Generation-Augmented Generation: A Plug-and-Play Framework for Private Knowledge Injection in Large Language Models

In domains such as biomedicine, materials, and finance, high-stakes deployment of large language models (LLMs) requires injecting private, domain-specific knowledge that is proprietary, fast-evolving, and under-represented in public pretraining. However, the two dominant paradigms for private knowledge injection each have pronounced drawbacks: fine-tuning is expensive to iterate, and continual updates risk catastrophic forgetting and general-capability regression; retrieval-augmented generation (RAG) keeps the base model intact but is brittle in specialized private corpora due to chunk-induced evidence fragmentation, retrieval drift, and long-context pressure that yields query-dependent prompt inflation. Inspired by how multimodal LLMs align heterogeneous modalities into a shared semantic space, we propose Generation-Augmented Generation (GAG), which treats private expertise as an additional expert modality and injects it via a compact, representation-level interface aligned to the frozen base model, avoiding prompt-time evidence serialization while enabling plug-and-play specialization and scalable multi-domain composition with reliable selective activation. Across two private scientific QA benchmarks (immunology adjuvant and catalytic materials) and mixed-domain evaluations, GAG improves specialist performance over strong RAG baselines by 15.34% and 14.86% on the two benchmarks, respectively, while maintaining performance on six open general benchmarks and enabling near-oracle selective activation for scalable multi-domain deployment.

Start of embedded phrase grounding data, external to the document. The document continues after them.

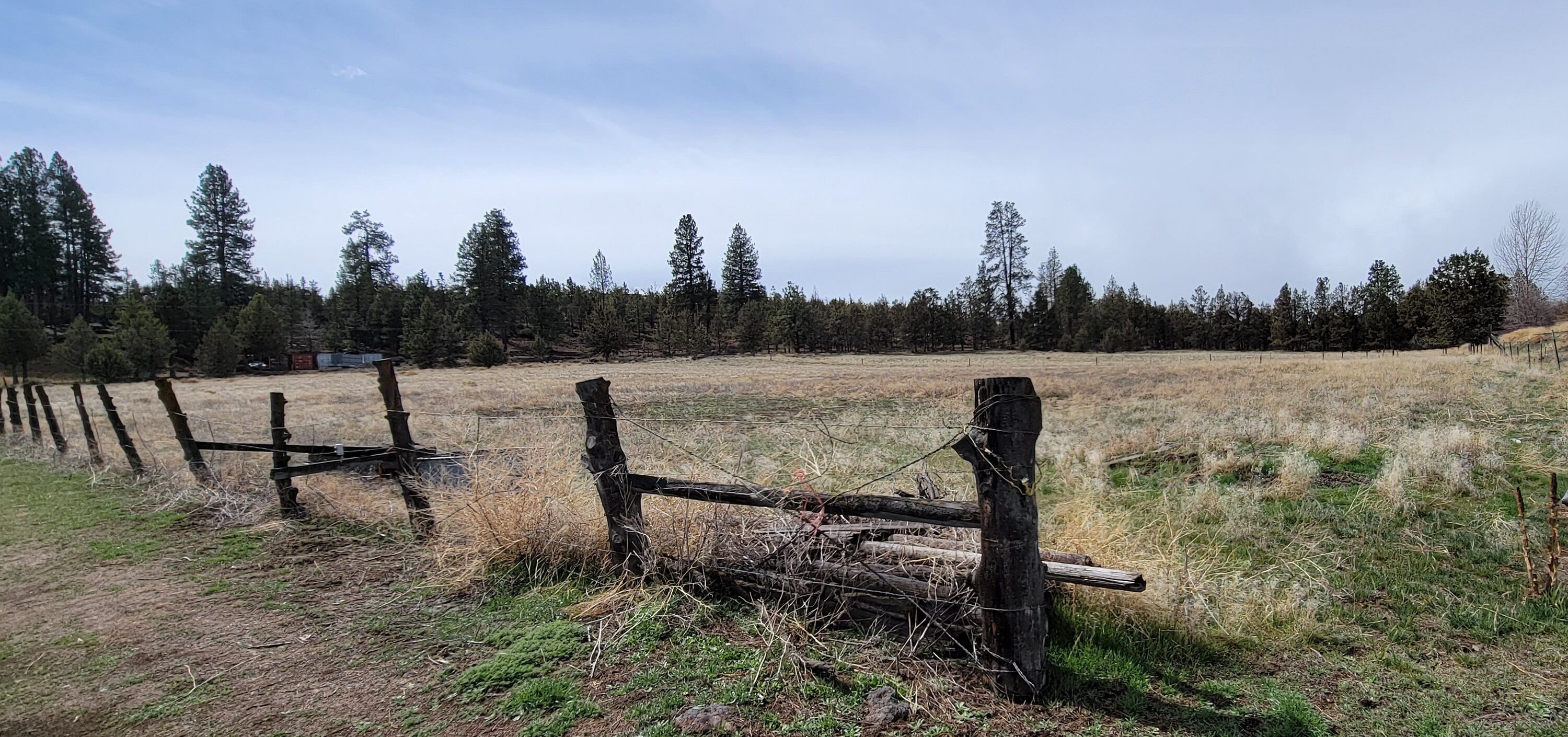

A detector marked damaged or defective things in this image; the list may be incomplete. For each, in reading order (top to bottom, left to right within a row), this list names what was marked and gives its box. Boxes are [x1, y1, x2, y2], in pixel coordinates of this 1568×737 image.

charred fence post [5, 383, 21, 436]
charred fence post [22, 383, 42, 439]
charred fence post [32, 386, 67, 455]
charred fence post [71, 383, 102, 464]
charred fence post [97, 383, 145, 474]
charred fence post [154, 378, 215, 486]
charred fence post [270, 392, 306, 517]
charred fence post [372, 359, 433, 539]
charred fence post [580, 379, 646, 577]
charred fence post [947, 378, 1047, 699]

翻译：在生物医学、材料和金融等领域，大型语言模型（LLMs）的高风险部署需要注入私有的、领域特定的知识，这些知识具有专有性、快速演变性且在公开预训练中代表性不足。然而，当前两种主流的私有知识注入范式各自存在显著缺陷：微调方法迭代成本高昂，且持续更新易导致灾难性遗忘和通用能力退化；检索增强生成（RAG）虽能保持基础模型完整，但在专业私有语料库中表现脆弱，这源于文本块导致的证据碎片化、检索漂移以及长上下文压力引发的查询依赖性提示膨胀。受多模态LLMs将异构模态对齐到共享语义空间的启发，我们提出了生成增强生成（GAG），该方法将私有专业知识视为一种额外的专家模态，并通过一个紧凑的、表示级别的接口将其注入到冻结的基础模型中，从而避免了推理时的证据序列化，同时实现了即插即用的专业化、可扩展的多领域组合以及可靠的选择性激活。在两个私有科学问答基准（免疫学佐剂和催化材料）以及混合领域评估中，GAG在两个基准上的专家性能分别比强RAG基线提高了15.34%和14.86%，同时在六个开放通用基准上保持了性能，并为可扩展的多领域部署实现了近乎最优的选择性激活。